正在这时,只听得宫女击掌,太监唱礼。我抬起头,只见不远处明晃晃地一片灯笼,御驾缓缓而来。
我微微有些愕然,计划中,可没有这一环。。。
“臣妾恭迎皇上——”
诸人纷纷跪拜,我亦在其中跪地行了礼。
成化帝度着步子走来,在我前方不到半丈的位置停下。
我跪在地上俯着身子,只看见一双玄色的靴子,和明黄的衣装。
成化帝大概是审视了四周一圈,那靴子动了动,挪了两步停住了。
“母后。。贤贵妃。。贞儿,嗯。。这是?”
“皇上来得正好,”万皇贵妃开口道,“臣妾正说到芸妃的事情,既然皇上也来了。那便不妨听听,太后要的‘前因后果’。。也好主持公道。”
“贞儿但说无妨,”成化帝淡淡道,“朕听着。”
与此同时,我正在思考成化帝为何会出现在这里。
按照原本的计划,应该是回宫之后,再向成化帝禀明。
金钟寺这边的动静再大,也不应该以至于惊动尚在皇宫的成化帝这番赶来。
难道说,有人提前走漏了风声?
我心中暗暗盘算,越想越觉得奇怪。。。
“臣妾也是无意中撞见了芸妃,和这所谓的香客,两人举止亲密,卿卿我我那如胶似膝的样子,真是让臣妾‘大开眼界’;佛门圣地,岂容得如此伤风败俗之事,秽、乱、不堪,亵渎佛祖!”
万皇贵妃讲道,脸上一抹厉色。
“臣妾立刻命人拿下了这对狗男女,还在芸妃屋中搜获了不少书信。这才知道这贱人打着上香的幌子,实则却是私会男子。。本宫还在怀疑,芸妃肚子里孩子究竟是谁的种?!”
万皇贵妃话音将落,诸人的脸上表情各异,尤其是周太后脸色难看至极。
“这。。这,怎么可能。。。”
周太后气得身子有些颤抖,玲珑忙轻抚周太后的后背为她顺气。
“对了。。臣妾好像还忘了问一件事情。”
万皇贵妃回过头冷笑着道。
“贤贵妃好大的阵仗,这是干什么?”
“臣妾。。”贤贵妃脸色霎时间白了,事情的转折发生的太快,以至于她几乎说不出话来。
“本宫来时的路上,可是听说。。贤贵妃,你是查案查上瘾了么?”万皇贵妃讽刺道,“还是捉、女干捉错地方了?”

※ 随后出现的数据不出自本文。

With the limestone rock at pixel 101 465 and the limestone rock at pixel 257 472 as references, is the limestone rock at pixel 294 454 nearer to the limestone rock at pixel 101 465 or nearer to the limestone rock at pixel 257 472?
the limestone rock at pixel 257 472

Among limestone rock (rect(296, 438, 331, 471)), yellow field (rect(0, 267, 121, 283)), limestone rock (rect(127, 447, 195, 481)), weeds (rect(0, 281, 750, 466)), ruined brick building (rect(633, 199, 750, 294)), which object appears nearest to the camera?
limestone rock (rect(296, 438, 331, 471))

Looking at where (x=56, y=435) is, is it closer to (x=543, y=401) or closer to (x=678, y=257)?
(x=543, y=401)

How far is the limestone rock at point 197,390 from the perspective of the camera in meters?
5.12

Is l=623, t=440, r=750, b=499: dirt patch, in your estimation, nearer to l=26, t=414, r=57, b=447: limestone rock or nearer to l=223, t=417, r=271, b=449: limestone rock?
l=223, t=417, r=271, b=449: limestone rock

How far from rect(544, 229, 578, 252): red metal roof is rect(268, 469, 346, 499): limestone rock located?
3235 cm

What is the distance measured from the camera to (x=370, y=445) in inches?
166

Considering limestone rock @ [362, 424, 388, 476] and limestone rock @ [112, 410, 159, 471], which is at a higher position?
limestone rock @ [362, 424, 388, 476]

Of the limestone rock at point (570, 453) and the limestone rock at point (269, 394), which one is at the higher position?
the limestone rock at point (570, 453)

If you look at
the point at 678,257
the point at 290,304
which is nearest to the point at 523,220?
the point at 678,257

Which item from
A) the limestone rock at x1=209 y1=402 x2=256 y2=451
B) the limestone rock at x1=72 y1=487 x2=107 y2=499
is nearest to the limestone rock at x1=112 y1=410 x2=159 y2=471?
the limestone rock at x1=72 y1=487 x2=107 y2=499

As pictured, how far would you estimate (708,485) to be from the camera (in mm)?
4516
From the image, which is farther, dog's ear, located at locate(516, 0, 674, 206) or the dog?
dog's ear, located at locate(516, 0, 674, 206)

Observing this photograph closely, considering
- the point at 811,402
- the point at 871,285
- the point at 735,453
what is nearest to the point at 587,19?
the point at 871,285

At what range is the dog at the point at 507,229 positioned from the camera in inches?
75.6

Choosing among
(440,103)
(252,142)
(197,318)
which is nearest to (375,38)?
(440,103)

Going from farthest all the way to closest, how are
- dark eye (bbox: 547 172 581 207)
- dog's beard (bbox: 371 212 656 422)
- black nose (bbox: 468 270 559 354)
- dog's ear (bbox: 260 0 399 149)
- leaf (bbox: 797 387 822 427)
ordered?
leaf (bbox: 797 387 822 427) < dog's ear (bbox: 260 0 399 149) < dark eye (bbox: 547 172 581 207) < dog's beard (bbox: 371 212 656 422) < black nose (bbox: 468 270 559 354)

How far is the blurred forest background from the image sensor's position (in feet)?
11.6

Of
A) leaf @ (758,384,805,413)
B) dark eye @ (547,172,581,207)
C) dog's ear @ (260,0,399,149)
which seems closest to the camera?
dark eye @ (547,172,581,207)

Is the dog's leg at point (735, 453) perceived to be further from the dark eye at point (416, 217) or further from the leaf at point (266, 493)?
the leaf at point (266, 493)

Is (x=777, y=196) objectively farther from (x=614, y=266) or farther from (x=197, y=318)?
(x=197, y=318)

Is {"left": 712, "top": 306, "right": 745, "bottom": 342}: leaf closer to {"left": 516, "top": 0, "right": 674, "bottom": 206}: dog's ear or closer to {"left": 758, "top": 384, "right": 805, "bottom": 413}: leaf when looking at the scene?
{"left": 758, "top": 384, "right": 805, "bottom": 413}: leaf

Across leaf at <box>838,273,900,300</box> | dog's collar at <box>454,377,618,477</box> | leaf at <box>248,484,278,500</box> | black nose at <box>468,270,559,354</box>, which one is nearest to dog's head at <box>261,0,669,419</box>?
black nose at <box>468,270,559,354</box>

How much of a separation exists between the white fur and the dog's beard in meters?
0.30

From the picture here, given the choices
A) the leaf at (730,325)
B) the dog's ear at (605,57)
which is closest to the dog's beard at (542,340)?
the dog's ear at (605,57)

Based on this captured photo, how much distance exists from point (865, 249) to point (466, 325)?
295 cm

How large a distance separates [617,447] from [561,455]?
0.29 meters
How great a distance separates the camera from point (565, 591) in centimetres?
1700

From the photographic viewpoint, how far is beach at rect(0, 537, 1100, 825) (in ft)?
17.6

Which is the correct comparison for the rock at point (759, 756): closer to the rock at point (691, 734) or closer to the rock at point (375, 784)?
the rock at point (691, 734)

“贤妃。。”事已至此,周太后的脸上自然也挂不住,看着贤贵妃心中自是不悦。
“太后。。是臣妾。。”贤贵妃面无血色,哆嗦着发白的嘴唇,低着头。
“娘娘恕罪,”我磕头道,“奴婢没能劝阻的了贤贵妃娘娘,是奴婢的失职,奴婢罪该万死。”
“哼,”万皇贵妃一双凤眼斜着看了一眼贤贵妃,又看向成化帝,“皇上,臣妾想要一个说法,不过分吧?贤贵妃如此诋毁本宫的声誉。。该治什么罪好呢?”
第一百零五章 揪出内鬼
“皇上——”
贤贵妃脸色惨白,哆嗦着顾不得身孕,径直跪了下去。
“臣妾。。。臣妾一时糊涂,听信了奴才嚼舌。但臣妾也是为了皇上。。。臣妾不该。。。请皇上恕罪——”
“当心着,快起来。”周太后面带不忍痛心道,自然不是因为贤贵妃,而是为了她腹中的龙胎,“可莫动了胎气——皇儿,你看这。。。”
“太后是觉得,凭着龙胎就可以有恃无恐了么?”万皇贵妃插话道,“恕臣妾失言,不过太后。依臣妾看,却正是因为您的偏袒,才至使有些人的目无纲法、‘为所欲为’。。。”
这‘为所欲为’一语双关,万皇贵妃红唇微抿,看着成化帝不说话。
我略略抬起头,夜光中看不清成化帝的脸色。
张敏弓着腰提着灯笼站在成化帝身后,夜幕下红衣倒却是越发清晰。白皙的肤色,也十分显眼。
只见他皱着眉,开口却并未发声,只说了两个字。
我读懂了他的口型,冲他点了一下头,心中也有了谱。
“皇上,”万皇贵妃突地叹了口气,“您说过,无论发生什么,都会相信贞儿。。那么今天,您又是为何要出现在这里?臣妾惶恐,也无话可说。”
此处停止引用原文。